The story also has some very interesting claims about 777 Partners’ airline investments, so let’s start with those:
- Jocelyn Harris, Flair’s former VP of Finance, claims that Flair owed 777 Partners $129 million, and that loan came with an 18% interest rate (note that she has since filed a wrongful dismissal and harassment lawsuit against the company)
- Timothy O’Neil-Dunne, Flair’s former Chief Commercial Officer, has accused 777 Partners of fraud and breach of contract, also claiming that 777 Partners makes money from the airlines it owns stakes in by overcharging them for aircraft; 777 Partners reportedly buys 737 MAXs for $42 million, and then sells them to its own airlines for $52 million, realizing a $10 million profit per plane at the time of delivery
Again, these are just claims that haven’t yet been proven in court, but these are pretty major accusations. If true, 777 Partners is essentially setting its airlines up to fail, charging them $10 million over market for aircraft, and on top of that charging 18% interest rates.
Why would 777 Partners basically be trying to run its airlines into the ground? Well, according to an anonymous former 777 Partners employee, it’s all a shell game:
“All these businesses are losing money. Sport? Losing money. Aviation? Losing money. But who is going to take the loss? The joint venture partners. These guys play a shell-game. They claim to be self financed, to have put their own money into it. But they can’t have as much money as they say they have. It’s just not possible. But they don’t need a lot of money. Because what they really do is shunt money around. It’s a giant shell game. The same money is always out there doing something. And they are running it faster and faster.”
Let me emphasize that these are all just accusations, in some cases from anonymous sources, and in some cases from former employees. But this is only a small piece of the pie, and the story lays out quite a pattern. I’d recommend reading the full story, but just to hit on a few of the other topics mentioned:
- In 2003, the co-founder of 777 Partners, Josh Wander, was arrested when he was 21 years old for drug trafficking, as he opened a package containing 31.2 grams of cocaine being tracked by Drug Task Force agents; he claimed the cocaine was just for him and a friend, and he wasn’t trafficking it
- In 2009, Wander worked at a structured settlements company, but the company’s president ended up suing him, claiming that Wander “misappropriated confidential company information and trade secrets, and otherwise violated the terms of his employment agreement”

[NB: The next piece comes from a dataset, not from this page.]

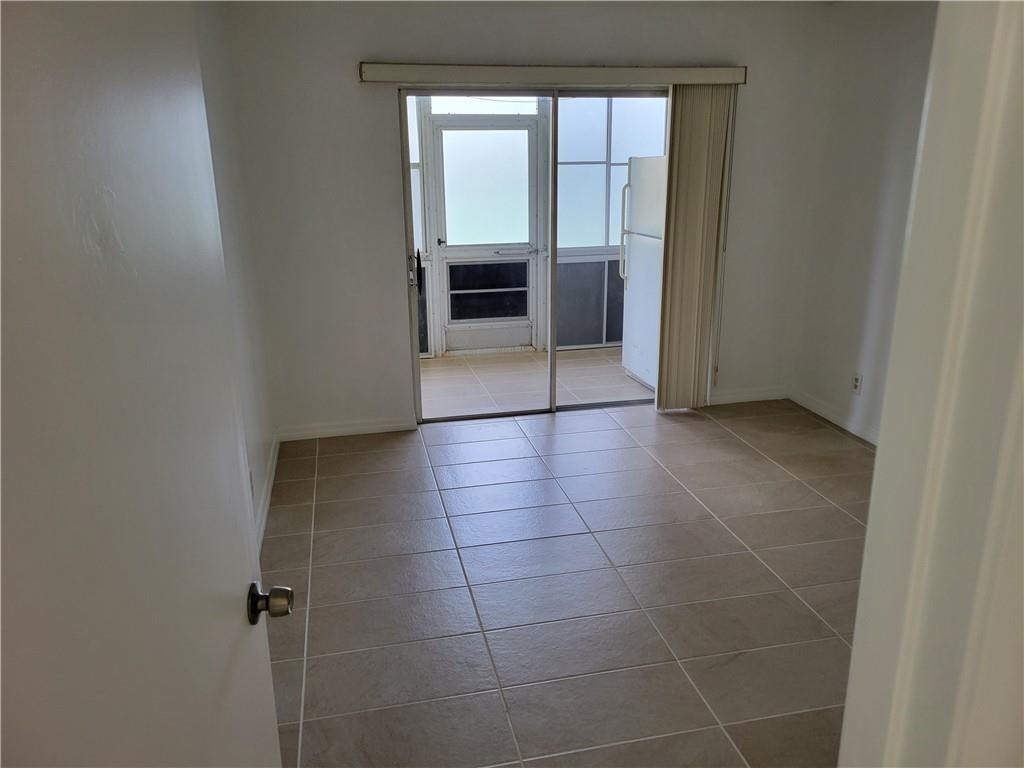 600 Village Green Ct Unit: 108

- In 2011, the Bellagio Las Vegas gave Wander $78,000 in credit, but had to sue him when he only paid back $5,000 before leaving, something that wasn’t paid back for many years
- In 2013, Amex closed Wander’s Centurion Card and sued him, as he owed over $245,000
- Even to this day unpaid bills seem to be a thing, and in a lawsuit filed in 2022, 777 Partners and some other subsidiary companies are accused of defaulting on a $60 million loan taken out almost 18 months prior
There’s a lot more to this, but I think the above paints a pretty good picture of what’s going on here. I think the company deserves the benefit of the doubt with each of these individual issues, but I also can’t help but feel like where there’s smoke, there’s fire.
If the details contained in the lawsuit about 777 Partners’ investment in Flair are correct (777 Partners is pocketing $10 million on each 777, and is charging 18% interest on loans to its own airlines), then one has to wonder how much longer Flair and Bonza will be in business.
777 Partners owns stakes in Flair and Bonza, two ultra low cost carriers. Flair recently had some 737 MAXs repossessed over lack of payment, which left many of us scratching our heads. It seems that we now have a better sense of what might be going on, and it’s not a great sign of what the future may hold for these airlines.
What do you make of this 777 Partners story?